[Start Exercise data]
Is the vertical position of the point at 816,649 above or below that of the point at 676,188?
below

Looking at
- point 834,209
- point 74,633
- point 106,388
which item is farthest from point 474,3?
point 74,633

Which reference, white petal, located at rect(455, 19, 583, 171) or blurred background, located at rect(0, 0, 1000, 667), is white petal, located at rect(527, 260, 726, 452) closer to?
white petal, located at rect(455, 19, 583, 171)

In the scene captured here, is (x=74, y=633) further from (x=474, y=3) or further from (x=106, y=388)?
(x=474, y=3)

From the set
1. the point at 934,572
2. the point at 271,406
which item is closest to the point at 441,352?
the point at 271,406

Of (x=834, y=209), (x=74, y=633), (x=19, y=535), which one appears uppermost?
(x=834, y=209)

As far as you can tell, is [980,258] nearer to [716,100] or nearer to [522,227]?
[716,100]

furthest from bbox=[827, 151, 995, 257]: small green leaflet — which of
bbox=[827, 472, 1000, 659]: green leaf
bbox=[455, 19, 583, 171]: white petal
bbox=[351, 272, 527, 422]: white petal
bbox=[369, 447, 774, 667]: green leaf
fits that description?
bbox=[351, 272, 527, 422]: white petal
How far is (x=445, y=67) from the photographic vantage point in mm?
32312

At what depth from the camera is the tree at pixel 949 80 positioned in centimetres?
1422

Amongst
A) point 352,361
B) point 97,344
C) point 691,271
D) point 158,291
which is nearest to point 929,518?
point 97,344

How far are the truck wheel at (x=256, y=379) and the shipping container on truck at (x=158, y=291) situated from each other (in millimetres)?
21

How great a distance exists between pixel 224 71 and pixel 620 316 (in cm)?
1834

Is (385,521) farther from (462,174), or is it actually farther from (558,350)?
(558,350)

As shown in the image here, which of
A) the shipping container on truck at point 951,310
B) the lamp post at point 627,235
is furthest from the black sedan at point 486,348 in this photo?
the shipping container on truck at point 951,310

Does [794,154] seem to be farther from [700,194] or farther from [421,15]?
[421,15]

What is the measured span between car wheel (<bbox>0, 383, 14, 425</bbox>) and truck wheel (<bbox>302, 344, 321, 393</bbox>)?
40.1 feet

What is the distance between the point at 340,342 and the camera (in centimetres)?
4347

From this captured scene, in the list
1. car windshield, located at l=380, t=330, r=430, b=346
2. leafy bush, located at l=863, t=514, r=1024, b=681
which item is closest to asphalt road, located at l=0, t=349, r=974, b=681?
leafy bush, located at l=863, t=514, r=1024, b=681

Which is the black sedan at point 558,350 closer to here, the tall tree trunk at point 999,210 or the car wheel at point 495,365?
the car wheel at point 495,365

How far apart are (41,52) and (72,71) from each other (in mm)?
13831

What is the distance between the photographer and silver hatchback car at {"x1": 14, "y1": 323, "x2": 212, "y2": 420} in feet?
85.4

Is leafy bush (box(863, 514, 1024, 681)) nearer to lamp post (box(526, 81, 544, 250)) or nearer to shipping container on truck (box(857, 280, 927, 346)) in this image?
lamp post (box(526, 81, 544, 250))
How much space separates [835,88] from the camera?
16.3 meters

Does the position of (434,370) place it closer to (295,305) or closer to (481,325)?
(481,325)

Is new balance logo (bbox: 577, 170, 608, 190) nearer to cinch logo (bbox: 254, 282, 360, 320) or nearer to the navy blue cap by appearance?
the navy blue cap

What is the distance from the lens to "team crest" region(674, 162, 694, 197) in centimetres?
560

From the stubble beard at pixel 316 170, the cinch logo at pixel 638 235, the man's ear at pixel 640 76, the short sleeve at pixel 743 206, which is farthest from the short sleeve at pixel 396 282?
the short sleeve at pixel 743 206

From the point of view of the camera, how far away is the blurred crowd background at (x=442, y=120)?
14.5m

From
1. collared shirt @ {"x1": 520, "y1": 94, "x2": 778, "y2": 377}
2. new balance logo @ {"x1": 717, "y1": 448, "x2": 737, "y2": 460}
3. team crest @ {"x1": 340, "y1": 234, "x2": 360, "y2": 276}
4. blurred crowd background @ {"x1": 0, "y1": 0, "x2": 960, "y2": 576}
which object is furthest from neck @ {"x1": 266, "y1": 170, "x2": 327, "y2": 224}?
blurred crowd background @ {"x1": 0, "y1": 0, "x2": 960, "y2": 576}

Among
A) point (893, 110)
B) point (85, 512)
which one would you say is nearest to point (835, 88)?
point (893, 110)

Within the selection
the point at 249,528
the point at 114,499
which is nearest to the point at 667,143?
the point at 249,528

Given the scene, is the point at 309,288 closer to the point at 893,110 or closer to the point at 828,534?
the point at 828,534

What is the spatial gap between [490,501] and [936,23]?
[End Exercise data]
» **What is being asked**
The records above should be duplicated in full, exactly as given.

» **The solution**
Is the vertical position of the point at 816,649 above or below that of the point at 676,188?
below

Looking at
- point 834,209
- point 74,633
- point 106,388
which item is farthest from point 474,3?
point 74,633

Which reference, white petal, located at rect(455, 19, 583, 171) or blurred background, located at rect(0, 0, 1000, 667), is white petal, located at rect(527, 260, 726, 452) closer to?
white petal, located at rect(455, 19, 583, 171)

In the scene captured here, is (x=74, y=633) further from (x=474, y=3) or further from (x=106, y=388)?
(x=474, y=3)

From the set
1. the point at 934,572
2. the point at 271,406
which item is closest to the point at 441,352?
the point at 271,406

Of (x=834, y=209), (x=74, y=633), (x=19, y=535), which one appears uppermost?
(x=834, y=209)

As far as you can tell, is [980,258] nearer to [716,100] or nearer to [522,227]?
[716,100]

furthest from bbox=[827, 151, 995, 257]: small green leaflet — which of
bbox=[827, 472, 1000, 659]: green leaf
bbox=[455, 19, 583, 171]: white petal
bbox=[351, 272, 527, 422]: white petal
bbox=[369, 447, 774, 667]: green leaf
fits that description?
bbox=[351, 272, 527, 422]: white petal
How far is (x=445, y=67) from the photographic vantage point in mm?
32312

At what depth from the camera is the tree at pixel 949 80 positioned in centimetres?
1422

Amongst
A) point 352,361
B) point 97,344
C) point 691,271
D) point 158,291
which is nearest to point 929,518?
point 97,344

How far are the truck wheel at (x=256, y=379) and the shipping container on truck at (x=158, y=291) situated from each other (in millimetres)?
21

How great a distance exists between pixel 224 71 and pixel 620 316 (in cm)?
1834

Is (385,521) farther from (462,174), or is it actually farther from (558,350)?
(558,350)

As shown in the image here, which of
A) the shipping container on truck at point 951,310
B) the lamp post at point 627,235
is furthest from the black sedan at point 486,348 in this photo?
the shipping container on truck at point 951,310

Does [794,154] seem to be farther from [700,194] or farther from [421,15]?
[421,15]

What is the measured span between car wheel (<bbox>0, 383, 14, 425</bbox>) and truck wheel (<bbox>302, 344, 321, 393</bbox>)?
40.1 feet

What is the distance between the point at 340,342 and the camera (in centimetres)?
4347

From this captured scene, in the list
1. car windshield, located at l=380, t=330, r=430, b=346
2. leafy bush, located at l=863, t=514, r=1024, b=681
which item is closest to asphalt road, located at l=0, t=349, r=974, b=681?
leafy bush, located at l=863, t=514, r=1024, b=681

Which is the black sedan at point 558,350 closer to here, the tall tree trunk at point 999,210 or the car wheel at point 495,365?
the car wheel at point 495,365

How far apart are (41,52) and (72,71) from each other (in mm)?
13831

What is the distance between the photographer and silver hatchback car at {"x1": 14, "y1": 323, "x2": 212, "y2": 420} in feet?
85.4

Is leafy bush (box(863, 514, 1024, 681)) nearer to lamp post (box(526, 81, 544, 250)) or nearer to shipping container on truck (box(857, 280, 927, 346)) in this image?
lamp post (box(526, 81, 544, 250))
How much space separates [835,88] from the camera?
16.3 meters

Does the position of (434,370) place it closer to (295,305) or closer to (481,325)?
(481,325)

Is new balance logo (bbox: 577, 170, 608, 190) nearer to cinch logo (bbox: 254, 282, 360, 320) or nearer to the navy blue cap by appearance?
the navy blue cap

What is the distance from the lens to "team crest" region(674, 162, 694, 197) in centimetres?
560

From the stubble beard at pixel 316 170, the cinch logo at pixel 638 235, the man's ear at pixel 640 76, the short sleeve at pixel 743 206, which is farthest from the short sleeve at pixel 396 282?
the short sleeve at pixel 743 206

From the point of view of the camera, how far away is the blurred crowd background at (x=442, y=120)?
14.5m

From
1. collared shirt @ {"x1": 520, "y1": 94, "x2": 778, "y2": 377}
2. new balance logo @ {"x1": 717, "y1": 448, "x2": 737, "y2": 460}
3. team crest @ {"x1": 340, "y1": 234, "x2": 360, "y2": 276}
4. blurred crowd background @ {"x1": 0, "y1": 0, "x2": 960, "y2": 576}
which object is furthest from neck @ {"x1": 266, "y1": 170, "x2": 327, "y2": 224}?
blurred crowd background @ {"x1": 0, "y1": 0, "x2": 960, "y2": 576}

Among
A) point (893, 110)
B) point (85, 512)
which one would you say is nearest to point (835, 88)?
point (893, 110)

Within the selection
the point at 249,528
the point at 114,499
which is nearest to the point at 667,143?
the point at 249,528

Given the scene, is the point at 309,288 closer to the point at 893,110 or closer to the point at 828,534?
the point at 828,534

What is the spatial gap between [490,501] and [936,23]?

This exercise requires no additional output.